▶ _Provided passage_:
------------------------------------------------

As for our comparator jurisdictions, the United States does not have any form of disqualification regime, although the Securities Exchange Commission is empowered to disbar a person from acting as a director of a registered securities issuer. Norway does have such a regime. Under this regime directors may be disqualified if they commit offences that are related to bankruptcy or they are deemed unfit to manage companies. However, the court can decide that directors should be removed from holding existing positions in companies that have not become insolvent.
Disqualification can only apply to directors of Norwegian registered companies. Notification of disqualification is given on a public register, namely one held at the Norwegian Company Registry. As with many EU Member States, the officers at the Norwegian Company Registry will check that all those to be registered as directors of companies are not already disqualified. There is no provision for checking disqualifications in foreign jurisdictions and no provision for sharing Norwegian disqualifications with other nations. While some Member States require their company registering authority to check whether a director is disqualified when he or she is appointed to a company, new or existing, 73 and other states require a person taking up a directorship to declare that he or she is not subject to disqualification, generally reliable procedures for ensuring that disqualified directors are not appointed as directors in other companies are not as robust as one would like.
There is evidence that in several Member States persons who are disqualified are engaged in running or controlling companies even though they are not registered as a director. This might be done by relying on nominees or influencing registered directors. Consequently, there appears to be merit in disqualifying persons from managing or controlling companies as well as acting as directors.

------------------------------------------------

▶ _Listed entries_:
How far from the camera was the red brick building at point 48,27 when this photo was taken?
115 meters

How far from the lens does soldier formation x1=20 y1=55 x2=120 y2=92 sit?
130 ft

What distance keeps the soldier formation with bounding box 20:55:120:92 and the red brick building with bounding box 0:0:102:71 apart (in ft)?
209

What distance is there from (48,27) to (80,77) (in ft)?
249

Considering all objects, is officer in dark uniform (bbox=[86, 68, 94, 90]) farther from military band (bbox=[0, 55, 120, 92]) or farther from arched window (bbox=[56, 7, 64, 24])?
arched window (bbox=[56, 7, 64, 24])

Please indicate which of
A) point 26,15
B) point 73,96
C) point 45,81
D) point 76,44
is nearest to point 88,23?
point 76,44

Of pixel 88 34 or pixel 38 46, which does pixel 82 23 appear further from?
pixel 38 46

------------------------------------------------

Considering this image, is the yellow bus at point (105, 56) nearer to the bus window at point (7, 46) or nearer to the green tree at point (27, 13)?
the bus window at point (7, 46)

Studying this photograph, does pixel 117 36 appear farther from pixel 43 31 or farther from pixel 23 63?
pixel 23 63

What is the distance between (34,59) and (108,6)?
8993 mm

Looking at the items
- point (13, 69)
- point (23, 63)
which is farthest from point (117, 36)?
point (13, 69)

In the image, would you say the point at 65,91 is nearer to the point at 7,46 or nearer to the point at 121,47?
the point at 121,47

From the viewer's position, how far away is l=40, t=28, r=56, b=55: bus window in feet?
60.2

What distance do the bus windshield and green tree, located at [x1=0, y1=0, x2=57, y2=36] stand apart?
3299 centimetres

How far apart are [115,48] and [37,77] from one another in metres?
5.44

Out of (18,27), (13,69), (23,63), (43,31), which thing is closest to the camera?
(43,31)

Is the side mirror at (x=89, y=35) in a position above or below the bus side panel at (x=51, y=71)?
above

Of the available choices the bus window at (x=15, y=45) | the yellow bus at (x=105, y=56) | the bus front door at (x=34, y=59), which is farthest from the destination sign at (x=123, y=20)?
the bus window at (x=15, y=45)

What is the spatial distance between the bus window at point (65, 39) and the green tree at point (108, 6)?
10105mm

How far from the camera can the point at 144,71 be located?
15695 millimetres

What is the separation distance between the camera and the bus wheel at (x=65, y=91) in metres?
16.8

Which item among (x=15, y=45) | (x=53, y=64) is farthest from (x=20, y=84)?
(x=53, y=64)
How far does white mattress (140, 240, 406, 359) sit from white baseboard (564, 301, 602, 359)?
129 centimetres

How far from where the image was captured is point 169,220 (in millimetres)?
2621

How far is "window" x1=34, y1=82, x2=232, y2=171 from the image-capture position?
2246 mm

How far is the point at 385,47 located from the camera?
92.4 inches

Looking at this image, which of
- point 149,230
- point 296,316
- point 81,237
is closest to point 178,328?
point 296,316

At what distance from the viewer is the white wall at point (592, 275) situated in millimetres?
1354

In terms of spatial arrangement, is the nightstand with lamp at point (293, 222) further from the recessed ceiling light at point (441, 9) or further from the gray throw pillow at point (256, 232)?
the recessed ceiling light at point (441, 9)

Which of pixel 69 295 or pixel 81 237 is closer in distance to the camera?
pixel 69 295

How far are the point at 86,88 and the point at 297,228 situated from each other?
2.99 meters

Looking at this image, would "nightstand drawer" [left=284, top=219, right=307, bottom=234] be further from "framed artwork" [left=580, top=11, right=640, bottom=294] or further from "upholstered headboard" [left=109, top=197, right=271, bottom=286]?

------------------------------------------------

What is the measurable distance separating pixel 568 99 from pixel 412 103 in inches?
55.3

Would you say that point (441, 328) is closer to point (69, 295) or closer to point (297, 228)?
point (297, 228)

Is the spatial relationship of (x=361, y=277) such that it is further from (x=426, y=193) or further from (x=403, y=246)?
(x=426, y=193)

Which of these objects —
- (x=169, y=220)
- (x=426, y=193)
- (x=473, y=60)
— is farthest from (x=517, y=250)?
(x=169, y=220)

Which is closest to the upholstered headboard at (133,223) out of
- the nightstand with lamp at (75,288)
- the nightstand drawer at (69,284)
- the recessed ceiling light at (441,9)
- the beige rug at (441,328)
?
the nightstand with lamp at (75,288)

------------------------------------------------

▶ _Problem to solve_: Reproduce the entire passage on director disqualification word for word. The lines above are separate material and have no connection to the passage on director disqualification.

▶ _Response for this exercise_:
As for our comparator jurisdictions, the United States does not have any form of disqualification regime, although the Securities Exchange Commission is empowered to disbar a person from acting as a director of a registered securities issuer. Norway does have such a regime. Under this regime directors may be disqualified if they commit offences that are related to bankruptcy or they are deemed unfit to manage companies. However, the court can decide that directors should be removed from holding existing positions in companies that have not become insolvent.
Disqualification can only apply to directors of Norwegian registered companies. Notification of disqualification is given on a public register, namely one held at the Norwegian Company Registry. As with many EU Member States, the officers at the Norwegian Company Registry will check that all those to be registered as directors of companies are not already disqualified. There is no provision for checking disqualifications in foreign jurisdictions and no provision for sharing Norwegian disqualifications with other nations. While some Member States require their company registering authority to check whether a director is disqualified when he or she is appointed to a company, new or existing, 73 and other states require a person taking up a directorship to declare that he or she is not subject to disqualification, generally reliable procedures for ensuring that disqualified directors are not appointed as directors in other companies are not as robust as one would like.
There is evidence that in several Member States persons who are disqualified are engaged in running or controlling companies even though they are not registered as a director. This might be done by relying on nominees or influencing registered directors. Consequently, there appears to be merit in disqualifying persons from managing or controlling companies as well as acting as directors.